===== DOCUMENT TEXT

The secret to having good ideas is having a lot of ideas and discarding the bad ones. Titles have always been difficult for me. Whether for songs (“Out-of-Town Tuna Fish”), albums (Songs from the Zen Baptist Tradition), poems (“Drowning in the Fountain of Eternal Life”), stories (“Let Me Begin Again”) or novels (What Trouble Looks Like), I’ve always agonized over titles. Believe it or not, the above are what was left after I’d thrown out the bad ones.
I’m currently writing a memoir, a thriller and a love story, so I need three good titles.
Here are a hundred-and-one I’ve rejected so far:
1. A Smuggler’s Guide to Body Orifices
2. Changing Your Eye Color with Bleach: A Doctor Speaks Out
3. Whatever Doesn’t Kill You Can Still Leave You Paralyzed
4. Asparagus and Urine: A Scratch-N-Sniff Book
5. The Dummy’s Guide to Counting
6. Change Your Fingerprints and Change Your Plea
7. Cleaning with Fire
8. Dental Problems You Can Cure with Pliers
9. A Child’s Guide to Surgery
10. Calendar Colander: Straining Spaghetti through April and May
11. Christmas Gifts for Your Secret Family
12. Tax Strategies for the Indigent
13. 31 Ways to Attract People
14. 32 Ways to Make People Leave You Alone
15. Ankles: How Many Do You Really Need?

==========
===== DATA TO EXAMINE

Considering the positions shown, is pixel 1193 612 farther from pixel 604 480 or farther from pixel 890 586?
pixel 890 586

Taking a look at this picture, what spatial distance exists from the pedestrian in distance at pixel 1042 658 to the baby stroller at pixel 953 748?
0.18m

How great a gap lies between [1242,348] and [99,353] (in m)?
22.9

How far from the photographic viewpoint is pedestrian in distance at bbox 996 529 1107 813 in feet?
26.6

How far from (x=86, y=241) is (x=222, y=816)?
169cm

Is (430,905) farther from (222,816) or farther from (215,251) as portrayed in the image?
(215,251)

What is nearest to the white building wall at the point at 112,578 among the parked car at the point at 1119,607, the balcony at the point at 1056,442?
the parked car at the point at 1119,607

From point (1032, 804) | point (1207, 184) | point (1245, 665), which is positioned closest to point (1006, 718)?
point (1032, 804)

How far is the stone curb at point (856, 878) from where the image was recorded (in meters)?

==========

WHAT THE EXERCISE ASKS:
Carry on the essay about rejected titles after its last line, adding more numbered entries in the same style starting from 16.

FINAL ANSWER:
16. A Kid’s Guide to Adultery
17. An Adult’s Guide to Kidnapping
18. Choosing the Right Peanut Butter: A Hollywood Insider’s Guide
19. Your Dreams Determine Your Dreams
20. Diarrhea Diorama: Art Projects Using ALL Your Senses
21. Why All Scorpios are Big Meanies
22. Learn to Read in 31 Days
23. This Hurts Me More Than It’s Hurting You: Suing Your Victim
24. Ex-Boyfriends and Castration: A State-by-State Guide to the Law
25. The Little Golden Book of Arson
26. The Bobbsey Twins and the Lindbergh Baby
27. An Agnostic View of Fish
28. A Book of Common Slayers: Obscure Murderers
29. Toaster Recipes for a Crowd
30. No Little People: How to Stop the Coming Midget Apocalypse
31. Cold Feet: A Guide to Warm Socks and Wedding Wear
32. 101 Euphemisms for Passing Gas
33. Jokes about Foreigners in Their Own Language
34. Ash Trays and Ass Trays: Where to Put Your Butts
35. How Your Imaginary Friends are Out to Get You
36. Where to Go When You Need an Alibi
37. Recipes for Things That Are Not Food
38. Friendship Shouldn’t Hurt: Home Anesthesia
39. Why Just 26?—The Lost Letters of the Alphabet
40. How to Grow Taller Using Just the Items in Your Wife’s Digestive System
41. A Man Walks into a Bar: A Choose Your Own Punchline Book
42. Reading Your Own Entrails
43. Nancy Drew and the Mystery of Life
44. The Dog-Shaped Rug: Let that “Sleeping” Dog Lie!
45. Napster Made Me Do It: 137,671 Songs I’ll Never Listen To
46. The Hardy Boys and The Andrews Sisters: Va-Va-Va-Voom!
47. Downsizing? These 25 Books Will Show You How!
48. Lose Weight through Not Eating
49. Toast Sweat: A Christian Explanation
50. What If Shakespeare Had Been Left-Handed: A Lengthy Thought Experiment
51. Why Does Daddy Cry?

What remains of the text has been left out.